The experimental setup consists of 100 sensor nodes uniformly distributed over a 100 m × 100 m field, each initialized with 0.5 J of energy. Transmission and reception costs are set to 0.01 J/packet and 0.005 J/packet, respectively. The proposed method is benchmarked against four baselines: (1) LEACH, (2) HEED, (3) PSO‑LEACH, and (4) the original AFSA with fixed visual range and distance‑only fitness. Performance is evaluated using four metrics: stability period (round when the first node dies), network lifetime (round when the last node dies), throughput (total successfully delivered packets), and average energy consumption per round.

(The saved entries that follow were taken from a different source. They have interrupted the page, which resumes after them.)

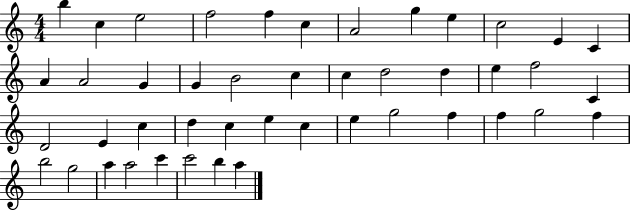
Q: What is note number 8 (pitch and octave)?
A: G5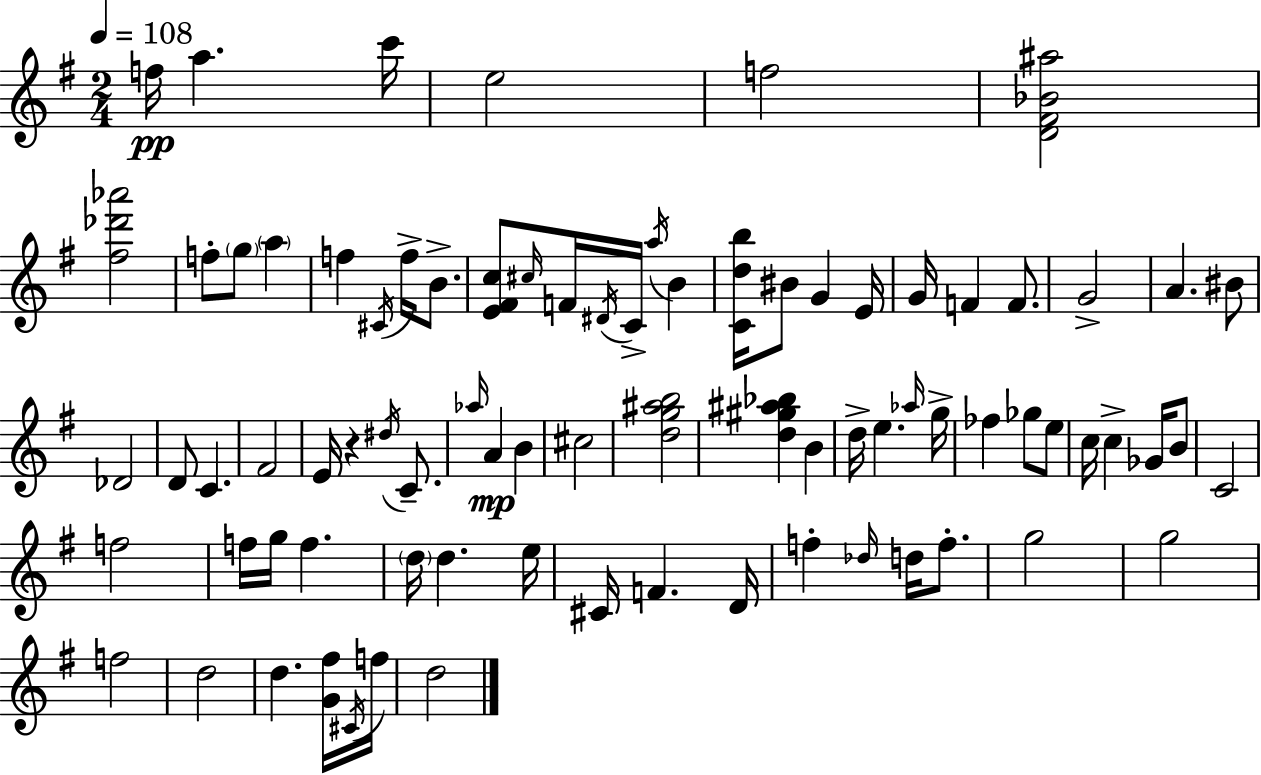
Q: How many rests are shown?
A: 1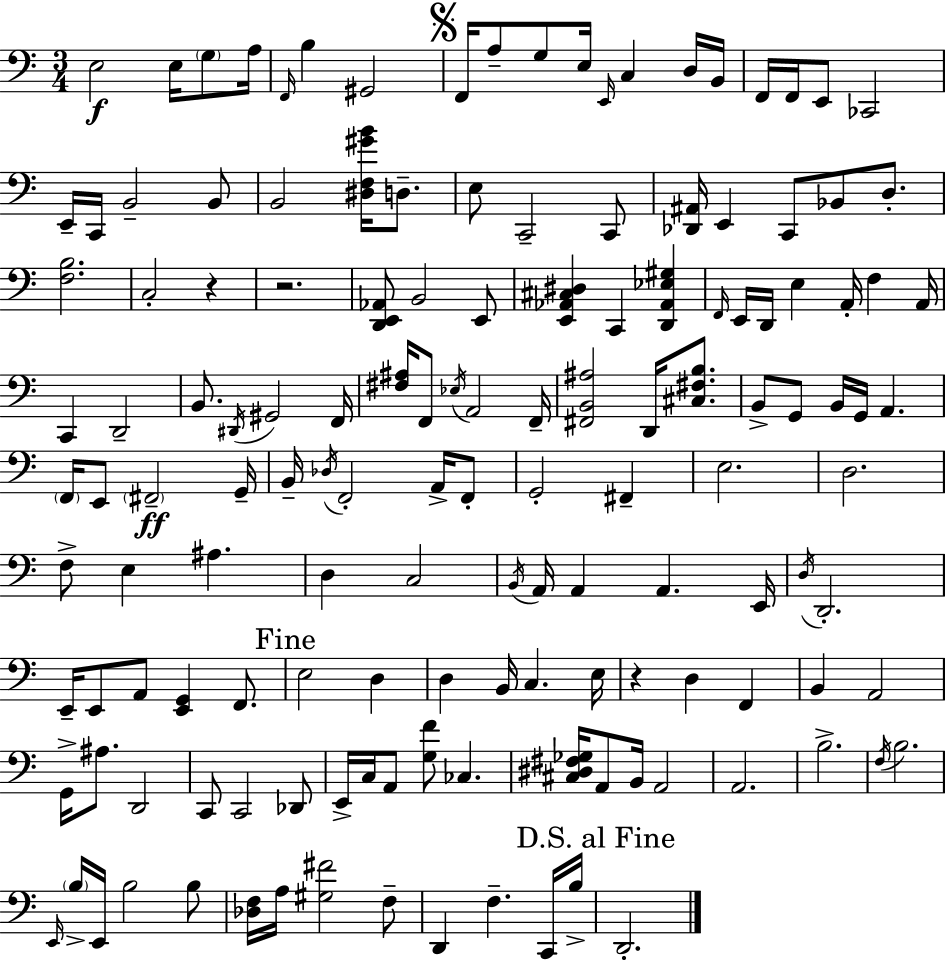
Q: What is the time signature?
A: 3/4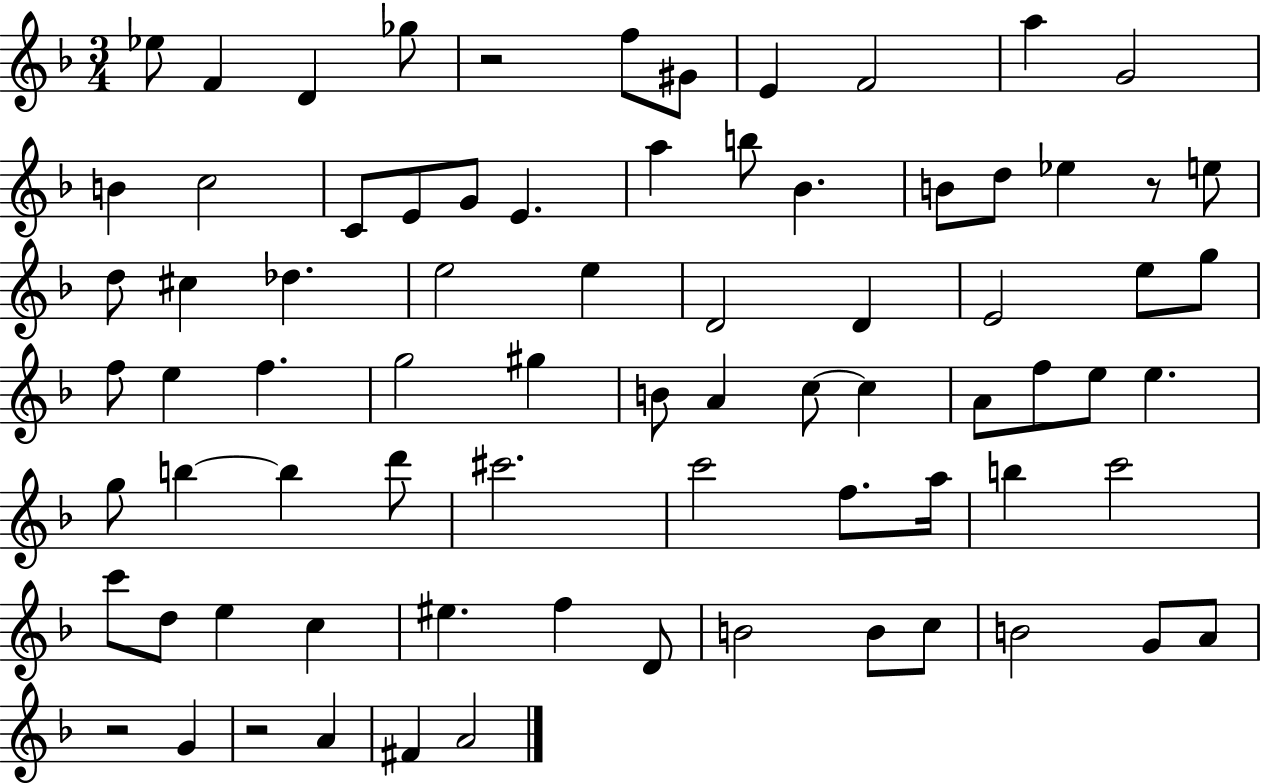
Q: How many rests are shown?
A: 4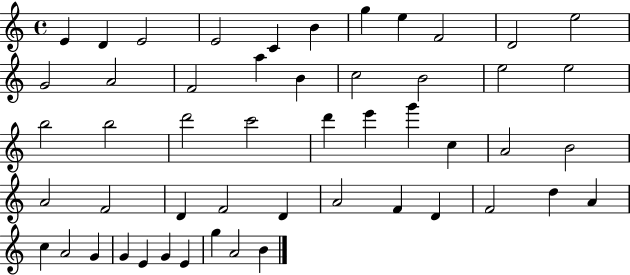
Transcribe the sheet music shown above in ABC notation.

X:1
T:Untitled
M:4/4
L:1/4
K:C
E D E2 E2 C B g e F2 D2 e2 G2 A2 F2 a B c2 B2 e2 e2 b2 b2 d'2 c'2 d' e' g' c A2 B2 A2 F2 D F2 D A2 F D F2 d A c A2 G G E G E g A2 B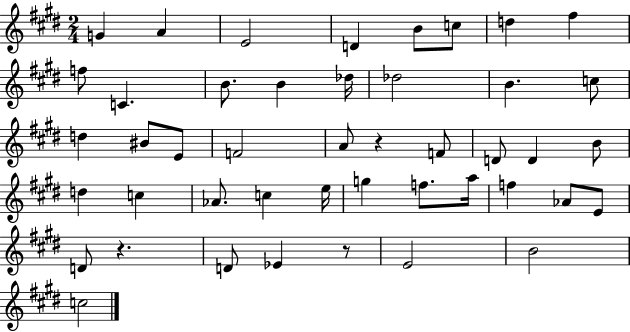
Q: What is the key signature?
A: E major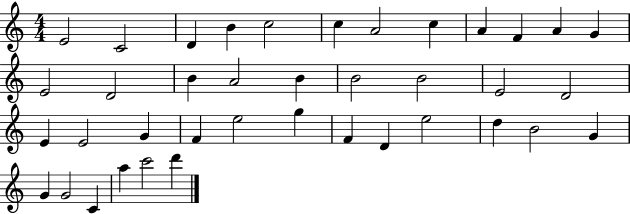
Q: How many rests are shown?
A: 0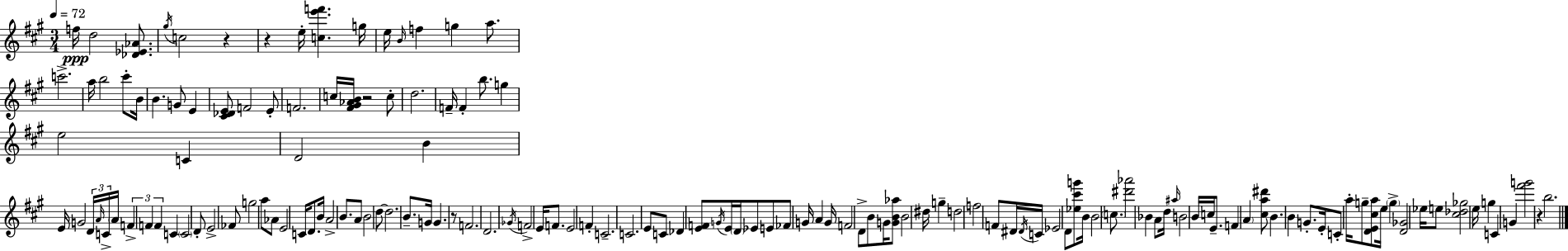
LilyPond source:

{
  \clef treble
  \numericTimeSignature
  \time 3/4
  \key a \major
  \tempo 4 = 72
  f''16\ppp d''2 <des' ees' aes'>8. | \acciaccatura { gis''16 } c''2 r4 | r4 e''16-. <c'' e''' f'''>4. | g''16 e''16 \grace { b'16 } f''4 g''4 a''8. | \break c'''2.-> | a''16 b''2 cis'''8-. | b'16 b'4. g'8 e'4 | <cis' des' e'>8 f'2 | \break e'8-. f'2. | c''16 <fis' gis' aes' b'>16 r2 | c''8-. d''2. | f'16-- f'4-. b''8. g''4 | \break e''2 c'4 | d'2 b'4 | e'16 g'2 \tuplet 3/2 { d'16 | \grace { a'16 } c'16-> } \parenthesize a'16 \tuplet 3/2 { f'4-> f'4 f'4 } | \break c'4 \parenthesize c'2 | d'8-. e'2-> | fes'8 g''2 a''8 | aes'8 e'2 c'16 | \break d'8. b'16 a'2-> | b'8. a'8 b'2 | d''8~~ d''2. | b'8.-- g'16 g'4. | \break r8 f'2. | d'2. | \acciaccatura { ges'16 } f'2-> | e'16 f'8. e'2 | \break f'4-. c'2.-- | c'2. | e'8 c'8 des'4 | <e' f'>8 \acciaccatura { g'16 } e'16 \parenthesize d'16 ees'8 e'8 fes'8 g'16 | \break a'4 g'16 f'2 | d'8-> b'8 g'16 <g' b' aes''>8 b'2 | dis''16 g''4-- d''2 | f''2 | \break f'8 dis'16 \acciaccatura { dis'16 } c'16 ees'2 | d'8 <ees'' cis''' g'''>8 b'16 b'2 | \parenthesize c''8. <dis''' aes'''>2 | bes'4 a'8 d''16 \grace { ais''16 } b'2 | \break b'16 c''16 e'8.-- f'4 | \parenthesize a'4 <cis'' a'' dis'''>8 b'4. | b'4 g'8.-. e'16-. c'8-. | a''16-. g''8-- <d' e' cis'' a''>8 e''16 \parenthesize g''4-> <d' ges'>2 | \break ees''16 e''8 <cis'' des'' ges''>2 | e''16 g''4 c'4 | g'4 <fis''' g'''>2 | r4 b''2. | \break \bar "|."
}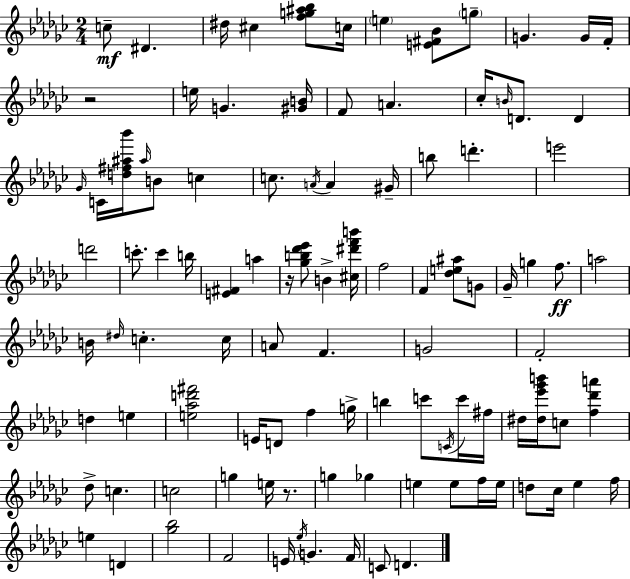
{
  \clef treble
  \numericTimeSignature
  \time 2/4
  \key ees \minor
  c''8--\mf dis'4. | dis''16 cis''4 <f'' g'' ais'' bes''>8 c''16 | \parenthesize e''4 <e' fis' bes'>8 \parenthesize g''8-- | g'4. g'16 f'16-. | \break r2 | e''16 g'4. <gis' b'>16 | f'8 a'4. | ces''16-. \grace { b'16 } d'8. d'4 | \break \grace { ges'16 } c'16 <d'' fis'' ais'' bes'''>16 \grace { ais''16 } b'8 c''4 | c''8. \acciaccatura { a'16 } a'4 | gis'16-- b''8 d'''4.-. | e'''2 | \break d'''2 | c'''8.-. c'''4 | b''16 <e' fis'>4 | a''4 r16 <ges'' b'' des''' ees'''>8 b'4-> | \break <cis'' dis''' f''' b'''>16 f''2 | f'4 | <des'' e'' ais''>8 g'8 ges'16-- g''4 | f''8.\ff a''2 | \break b'16 \grace { dis''16 } c''4.-. | c''16 a'8 f'4. | g'2 | f'2-. | \break d''4 | e''4 <e'' aes'' d''' fis'''>2 | e'16 d'8 | f''4 g''16-> b''4 | \break c'''8 \acciaccatura { c'16 } c'''16 fis''16 dis''16 <dis'' ees''' ges''' b'''>16 | c''8 <f'' des''' a'''>4 des''8-> | c''4. c''2 | g''4 | \break e''16 r8. g''4 | ges''4 e''4 | e''8 f''16 e''16 d''8 | ces''16 ees''4 f''16 e''4 | \break d'4 <ges'' bes''>2 | f'2 | e'16 \acciaccatura { ees''16 } | g'4. f'16 c'8 | \break d'4. \bar "|."
}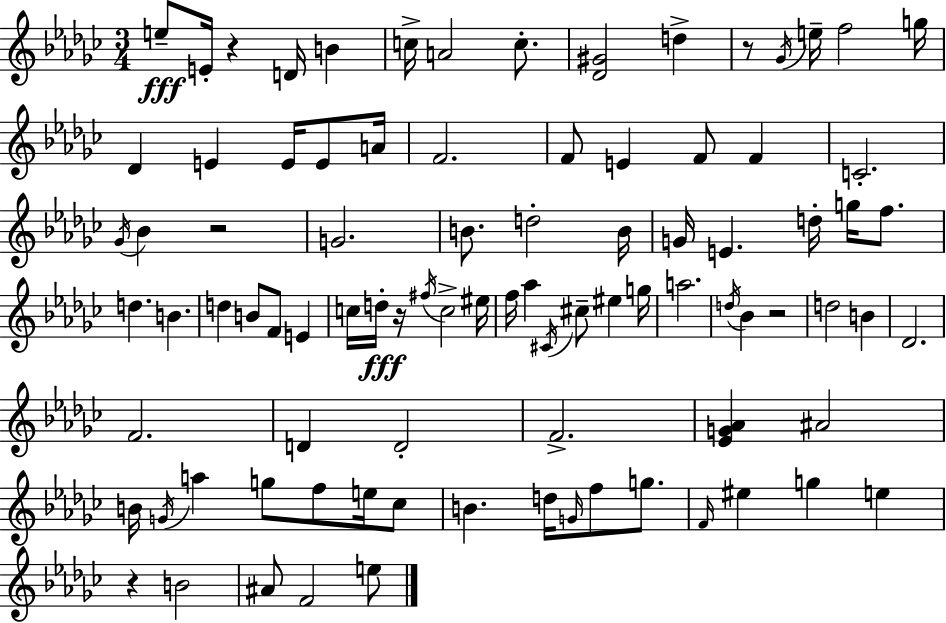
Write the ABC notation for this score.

X:1
T:Untitled
M:3/4
L:1/4
K:Ebm
e/2 E/4 z D/4 B c/4 A2 c/2 [_D^G]2 d z/2 _G/4 e/4 f2 g/4 _D E E/4 E/2 A/4 F2 F/2 E F/2 F C2 _G/4 _B z2 G2 B/2 d2 B/4 G/4 E d/4 g/4 f/2 d B d B/2 F/2 E c/4 d/4 z/4 ^f/4 c2 ^e/4 f/4 _a ^C/4 ^c/2 ^e g/4 a2 d/4 _B z2 d2 B _D2 F2 D D2 F2 [_EG_A] ^A2 B/4 G/4 a g/2 f/2 e/4 _c/2 B d/4 G/4 f/2 g/2 F/4 ^e g e z B2 ^A/2 F2 e/2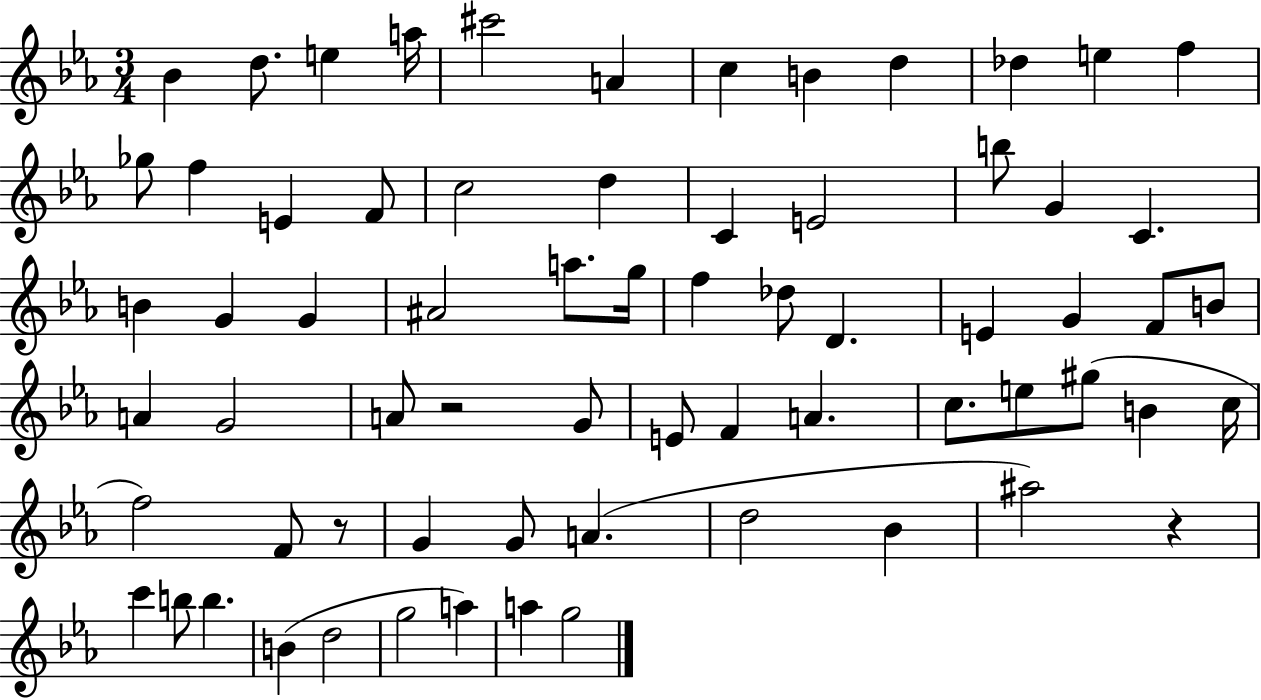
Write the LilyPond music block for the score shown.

{
  \clef treble
  \numericTimeSignature
  \time 3/4
  \key ees \major
  bes'4 d''8. e''4 a''16 | cis'''2 a'4 | c''4 b'4 d''4 | des''4 e''4 f''4 | \break ges''8 f''4 e'4 f'8 | c''2 d''4 | c'4 e'2 | b''8 g'4 c'4. | \break b'4 g'4 g'4 | ais'2 a''8. g''16 | f''4 des''8 d'4. | e'4 g'4 f'8 b'8 | \break a'4 g'2 | a'8 r2 g'8 | e'8 f'4 a'4. | c''8. e''8 gis''8( b'4 c''16 | \break f''2) f'8 r8 | g'4 g'8 a'4.( | d''2 bes'4 | ais''2) r4 | \break c'''4 b''8 b''4. | b'4( d''2 | g''2 a''4) | a''4 g''2 | \break \bar "|."
}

Results show that the modified AFSA achieves a stability period of approximately 1,200 rounds, a 45 % improvement over LEACH (≈ 800 rounds) and a 14 % gain over PSO‑LEACH (≈ 1,050 rounds). The overall network lifetime reaches about 2,800 rounds, surpassing the original AFSA (≈ 2,300 rounds) and LEACH (≈ 1,800 rounds). Throughput is the highest among all tested schemes (≈ 45,000 packets), and average energy consumption per round drops to 0.003 J, a 15 % reduction relative to the unmodified AFSA. Convergence speed also improves markedly: the proposed algorithm typically finds a near‑optimal clustering configuration within 90 iterations, compared with roughly 150 iterations required by the standard AFSA.
The authors acknowledge several limitations. Simulations assume static node positions, homogeneous initial energy, and constant traffic, ignoring realistic factors such as channel fading, packet loss, node failures, and mobility. Consequently, the reported gains may differ in real deployments. Future work is suggested to incorporate dynamic topologies, heterogeneous energy profiles, and multi‑objective optimization (e.g., latency, reliability, security) into an extended AFSA framework, as well as to validate the approach on physical sensor testbeds.
In summary, by integrating a dynamically shrinking visual range, an energy‑aware fitness evaluation, and an adaptive follow strategy, the paper successfully enhances AFSA’s balance between exploration and exploitation, leading to faster convergence and more equitable energy distribution in WSN clustering. The proposed method demonstrates superior performance over several state‑of‑the‑art algorithms, making it a promising candidate for energy‑constrained sensing applications such as environmental monitoring, disaster detection, and industrial IoT deployments.